## Objective
Render the rows as a JSON list of strings, one string per line and no blank lines, starting at the line that contains "Of [410,285], [397,139], which" and running through the end of the rows, with both ends included.

## Exercise data
(begin)

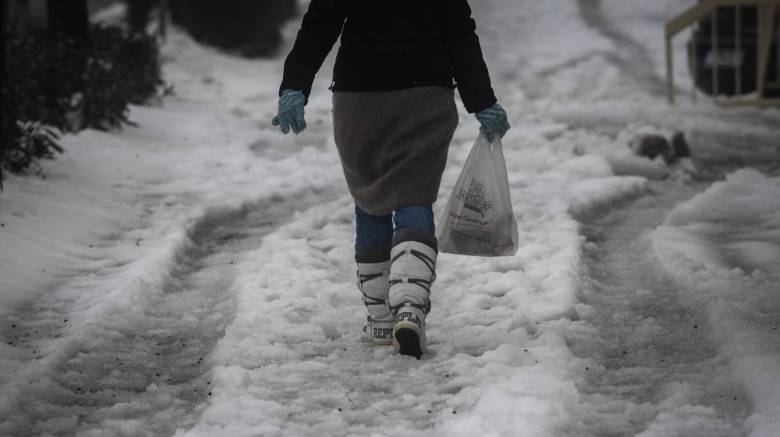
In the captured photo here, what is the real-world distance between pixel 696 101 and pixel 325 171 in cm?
657

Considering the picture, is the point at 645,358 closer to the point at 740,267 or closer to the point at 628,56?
the point at 740,267

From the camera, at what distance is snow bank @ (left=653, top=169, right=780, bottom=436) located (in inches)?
129

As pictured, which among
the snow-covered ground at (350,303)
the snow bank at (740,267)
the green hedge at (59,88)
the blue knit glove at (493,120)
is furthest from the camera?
the green hedge at (59,88)

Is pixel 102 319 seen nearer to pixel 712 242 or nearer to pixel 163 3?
pixel 712 242

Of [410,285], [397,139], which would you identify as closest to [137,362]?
[410,285]

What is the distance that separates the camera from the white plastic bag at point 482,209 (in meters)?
3.99

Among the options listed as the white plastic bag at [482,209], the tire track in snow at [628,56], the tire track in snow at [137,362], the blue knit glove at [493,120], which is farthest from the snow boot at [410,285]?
the tire track in snow at [628,56]

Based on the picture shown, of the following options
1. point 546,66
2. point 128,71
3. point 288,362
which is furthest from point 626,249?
point 546,66

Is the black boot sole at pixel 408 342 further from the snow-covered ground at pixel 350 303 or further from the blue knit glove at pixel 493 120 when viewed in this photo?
the blue knit glove at pixel 493 120

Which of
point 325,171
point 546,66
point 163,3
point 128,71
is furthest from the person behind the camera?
point 163,3

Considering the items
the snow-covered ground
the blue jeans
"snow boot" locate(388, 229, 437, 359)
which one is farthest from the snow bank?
the blue jeans

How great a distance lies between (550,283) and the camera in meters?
4.65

(end)

## Completed exercise
[
  "Of [410,285], [397,139], which would you identify as closest to [137,362]?",
  "[410,285]",
  "What is the distance that separates the camera from the white plastic bag at point 482,209 (in meters)?",
  "3.99",
  "Among the options listed as the white plastic bag at [482,209], the tire track in snow at [628,56], the tire track in snow at [137,362], the blue knit glove at [493,120], which is farthest from the snow boot at [410,285]?",
  "the tire track in snow at [628,56]",
  "Based on the picture shown, of the following options",
  "1. point 546,66",
  "2. point 128,71",
  "3. point 288,362",
  "which is furthest from point 626,249?",
  "point 546,66",
  "Is the black boot sole at pixel 408 342 further from the snow-covered ground at pixel 350 303 or further from the blue knit glove at pixel 493 120 when viewed in this photo?",
  "the blue knit glove at pixel 493 120",
  "Which of",
  "point 325,171",
  "point 546,66",
  "point 163,3",
  "point 128,71",
  "is furthest from the person behind the camera?",
  "point 163,3",
  "Considering the items",
  "the snow-covered ground",
  "the blue jeans",
  "\"snow boot\" locate(388, 229, 437, 359)",
  "which one is farthest from the snow bank?",
  "the blue jeans",
  "How great a distance lies between (550,283) and the camera in meters?",
  "4.65"
]